SELECTED EXTRACT:
[Begin]
4: strcpy() already copies the terminating '\0' character.
5: if the call to new throws an exception. You will leak memory.
copy(name,object.name);
copy(fathername,object.fathername); // If new throws in here.
// Then the this.name will be leaked.
Doing this correctly using C-String is so hard that even a C++ expert would have problems doing this correctly. Thats why C++ experts would use std::string rather than a C-String. If you must use C-Strings then you should wrap your C-String in another class to protect it from probelms with exceptions.
Change
person::person(person &object)
to
person::person(const person &object)
for starters...
The compiler is telling you the problem - change your signature to accept 2 char* pointers (rather than 1 const char*) and it should compile.
[End]
TASKS:
[a] In the listing that follows, quote word for word every line from the line with "List the locations of all dining" to the line with "[600,299,641,322]", both included.
[b] Continue the forum discussion of copying C-strings in a C++ copy constructor, picking up right after its last sentence.

MATERIAL SHOWN:
[Begin]
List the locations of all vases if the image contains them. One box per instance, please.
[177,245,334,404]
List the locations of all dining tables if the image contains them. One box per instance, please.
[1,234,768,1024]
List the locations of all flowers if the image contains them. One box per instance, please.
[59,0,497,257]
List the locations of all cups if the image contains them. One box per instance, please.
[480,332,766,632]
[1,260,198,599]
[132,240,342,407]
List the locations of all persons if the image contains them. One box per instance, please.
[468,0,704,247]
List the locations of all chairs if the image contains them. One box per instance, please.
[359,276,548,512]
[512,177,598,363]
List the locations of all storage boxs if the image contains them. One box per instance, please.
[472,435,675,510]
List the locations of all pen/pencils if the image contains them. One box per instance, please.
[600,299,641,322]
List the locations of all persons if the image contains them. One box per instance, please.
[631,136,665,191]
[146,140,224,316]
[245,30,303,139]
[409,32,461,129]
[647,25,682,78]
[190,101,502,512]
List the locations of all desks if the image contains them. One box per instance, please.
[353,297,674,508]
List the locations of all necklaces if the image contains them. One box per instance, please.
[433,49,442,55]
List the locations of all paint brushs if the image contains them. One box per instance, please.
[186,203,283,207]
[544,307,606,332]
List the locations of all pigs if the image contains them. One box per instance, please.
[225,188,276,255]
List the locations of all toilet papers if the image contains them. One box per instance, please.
[End]
RESULTS OF THE TASKS:
[a]
List the locations of all dining tables if the image contains them. One box per instance, please.
[1,234,768,1024]
List the locations of all flowers if the image contains them. One box per instance, please.
[59,0,497,257]
List the locations of all cups if the image contains them. One box per instance, please.
[480,332,766,632]
[1,260,198,599]
[132,240,342,407]
List the locations of all persons if the image contains them. One box per instance, please.
[468,0,704,247]
List the locations of all chairs if the image contains them. One box per instance, please.
[359,276,548,512]
[512,177,598,363]
List the locations of all storage boxs if the image contains them. One box per instance, please.
[472,435,675,510]
List the locations of all pen/pencils if the image contains them. One box per instance, please.
[600,299,641,322]

[b]
The issue is really due ot the use of the reference - if you had created a copy method that simply took 2 char* pointers (not references) then the compiler will automatically recognise the conversion from char* to const char* and use the method. As you only have a method that accepts a reference to a different type it cannot do that automatically.
I'm feeling generous, so here is a corrected version of your code:
class person
{
public:
person();
person(const person &);
~person();
private:
void copy(char*&, // Do you understand purpose of '&' here?
const char*);
char* name;
char* fathername;
char* address;
};
person::person()
: name(NULL),
fathername(NULL),
address(NULL)
{
}
person::~person()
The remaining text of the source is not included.